Should you continue and add more items, you may ultimately buy only fresh items like fruits, vegetables, meat, and fish each week, while buying everything else at discounted prices. Following this simple program should help your grocery budget.  

Monday, June 17, 2013

Saving for College

Saving For College: Graduating With the Least Amount of Debt

By June most recent high school graduates know what college they are going to, but many of them may still not know how they are going to pay for it. We’ve heard the stats that the average debt students have upon graduation has skyrocketed to $35,200, according to a recent Fidelity survey, and that the costs of attending college increase 6% each year. College is still a great investment for most students, especially with some planning ahead of time to help keep debt to a minimum. It’s still true that those with a bachelor’s degree will earn $1 Million more over their lifetime than those who only complete high school.

The challenge is to graduate with as little debt as possible. Here are three ways to help keep student debt to a minimum:

1.       Create a College Savings Plan

Just like savings for retirement, it’s good to save early and often. There are many ways out there to help you save, from a 529 account to Savings Bonds. Tip to find extra money to save: If you can save an extra $300 a year ($25 a month at 5% interest, compounded monthly for 18 years) you will have an extra $8,766.43 to put towards tuition bills.

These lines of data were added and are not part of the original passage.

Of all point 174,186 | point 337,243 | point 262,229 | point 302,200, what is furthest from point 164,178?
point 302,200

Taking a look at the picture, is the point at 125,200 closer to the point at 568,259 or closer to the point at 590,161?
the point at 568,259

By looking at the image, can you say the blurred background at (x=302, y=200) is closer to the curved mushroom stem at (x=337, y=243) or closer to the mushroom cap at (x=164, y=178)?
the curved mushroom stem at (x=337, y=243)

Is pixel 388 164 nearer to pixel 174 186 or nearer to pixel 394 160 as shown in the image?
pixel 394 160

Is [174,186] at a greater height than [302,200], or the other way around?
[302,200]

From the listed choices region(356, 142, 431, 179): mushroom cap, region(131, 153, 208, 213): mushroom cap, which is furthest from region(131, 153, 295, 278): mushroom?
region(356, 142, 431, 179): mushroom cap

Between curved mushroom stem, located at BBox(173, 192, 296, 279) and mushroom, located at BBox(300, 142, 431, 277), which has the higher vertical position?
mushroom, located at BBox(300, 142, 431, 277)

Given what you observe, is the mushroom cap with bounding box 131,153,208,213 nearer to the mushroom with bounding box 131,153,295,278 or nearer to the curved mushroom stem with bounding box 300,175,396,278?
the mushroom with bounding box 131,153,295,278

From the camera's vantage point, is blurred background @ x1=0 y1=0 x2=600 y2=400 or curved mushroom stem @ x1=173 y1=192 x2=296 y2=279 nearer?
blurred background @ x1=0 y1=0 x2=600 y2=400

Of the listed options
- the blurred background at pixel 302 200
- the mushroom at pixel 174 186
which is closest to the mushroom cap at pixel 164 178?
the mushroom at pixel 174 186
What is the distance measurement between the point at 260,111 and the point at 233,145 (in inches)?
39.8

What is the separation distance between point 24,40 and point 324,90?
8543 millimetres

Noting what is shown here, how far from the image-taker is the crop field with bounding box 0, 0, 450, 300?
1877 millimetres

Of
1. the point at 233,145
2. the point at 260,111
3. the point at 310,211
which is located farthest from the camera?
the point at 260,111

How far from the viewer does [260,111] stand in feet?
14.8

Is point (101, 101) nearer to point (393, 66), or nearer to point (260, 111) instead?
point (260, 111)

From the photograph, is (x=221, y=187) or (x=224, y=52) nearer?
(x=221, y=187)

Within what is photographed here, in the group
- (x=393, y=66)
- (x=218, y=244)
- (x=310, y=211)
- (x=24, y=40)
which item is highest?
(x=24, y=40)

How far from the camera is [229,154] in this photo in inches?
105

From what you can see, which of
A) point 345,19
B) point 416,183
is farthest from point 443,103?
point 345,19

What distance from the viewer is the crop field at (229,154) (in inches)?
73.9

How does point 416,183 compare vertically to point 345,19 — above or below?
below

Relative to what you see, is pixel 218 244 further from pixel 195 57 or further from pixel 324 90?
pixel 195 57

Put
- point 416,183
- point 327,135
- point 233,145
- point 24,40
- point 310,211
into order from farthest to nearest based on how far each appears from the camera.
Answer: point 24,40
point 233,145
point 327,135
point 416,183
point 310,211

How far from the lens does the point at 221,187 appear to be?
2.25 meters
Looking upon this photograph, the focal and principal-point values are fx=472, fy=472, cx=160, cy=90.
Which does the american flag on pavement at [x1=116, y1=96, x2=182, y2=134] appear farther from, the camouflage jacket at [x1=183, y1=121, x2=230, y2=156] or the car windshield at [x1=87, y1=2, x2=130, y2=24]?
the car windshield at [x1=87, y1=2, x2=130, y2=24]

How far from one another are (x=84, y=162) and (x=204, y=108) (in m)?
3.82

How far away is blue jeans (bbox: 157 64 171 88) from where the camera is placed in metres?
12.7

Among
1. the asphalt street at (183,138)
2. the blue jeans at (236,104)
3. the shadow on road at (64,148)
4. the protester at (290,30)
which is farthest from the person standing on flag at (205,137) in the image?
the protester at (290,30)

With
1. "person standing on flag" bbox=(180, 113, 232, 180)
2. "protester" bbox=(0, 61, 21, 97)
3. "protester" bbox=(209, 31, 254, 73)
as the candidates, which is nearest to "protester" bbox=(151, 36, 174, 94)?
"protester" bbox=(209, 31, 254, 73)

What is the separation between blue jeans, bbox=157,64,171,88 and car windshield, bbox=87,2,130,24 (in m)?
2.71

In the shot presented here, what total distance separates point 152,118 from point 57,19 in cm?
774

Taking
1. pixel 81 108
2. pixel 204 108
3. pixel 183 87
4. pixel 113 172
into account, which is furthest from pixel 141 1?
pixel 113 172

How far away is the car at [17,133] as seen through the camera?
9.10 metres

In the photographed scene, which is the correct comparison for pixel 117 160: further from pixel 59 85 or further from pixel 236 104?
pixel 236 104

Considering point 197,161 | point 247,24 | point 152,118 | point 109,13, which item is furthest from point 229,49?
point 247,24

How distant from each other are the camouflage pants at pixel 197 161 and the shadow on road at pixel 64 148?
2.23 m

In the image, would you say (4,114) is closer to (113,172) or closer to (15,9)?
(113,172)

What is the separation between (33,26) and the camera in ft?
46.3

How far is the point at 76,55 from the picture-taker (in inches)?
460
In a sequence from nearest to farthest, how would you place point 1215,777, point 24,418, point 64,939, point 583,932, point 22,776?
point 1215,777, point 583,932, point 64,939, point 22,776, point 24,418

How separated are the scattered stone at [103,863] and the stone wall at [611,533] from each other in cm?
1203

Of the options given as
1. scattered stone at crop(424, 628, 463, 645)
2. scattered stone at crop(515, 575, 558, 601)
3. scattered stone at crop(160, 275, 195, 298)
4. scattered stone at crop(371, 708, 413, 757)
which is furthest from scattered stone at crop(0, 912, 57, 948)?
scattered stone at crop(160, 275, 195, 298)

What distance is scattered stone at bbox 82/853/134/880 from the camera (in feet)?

Haven’t created a college savings plan yet? Pledge to Save with America Saves and you can set your savings goal and create a plan to reach it. You can even sign up for text message tips and reminders to help you reach your goal of saving for college.

2.       Shop Around For Schools and Free Money

The Consumer Financial Protection Bureau created a tool to compare the costs of different colleges. Their tool will let you compare financial aid offers so you can see how all those numbers impact your payments down the road.

Apply for as many scholarships as you can. $500 here and $1,000 there can go a long way to helping pay for college. Many students also stop looking for scholarships once they enter college, but keep applying each year.

 3.        Find Ways to Reduce Spending (or Earn Money) While in College

Live at Home – Living on campus can cost anywhere from $7,500 to $9,000 per year. Consider living at home during college (if you can) and you can save nearly $40,000. You can still get a full college experience by joining clubs and being active on campus.

Get a Part-Time Job – Look for a job on campus or a paid internship to supplement your income and pay for expenses like food, books, and incidentals while in college. The more you can pay upfront the less your monthly loan payments will be when you graduate.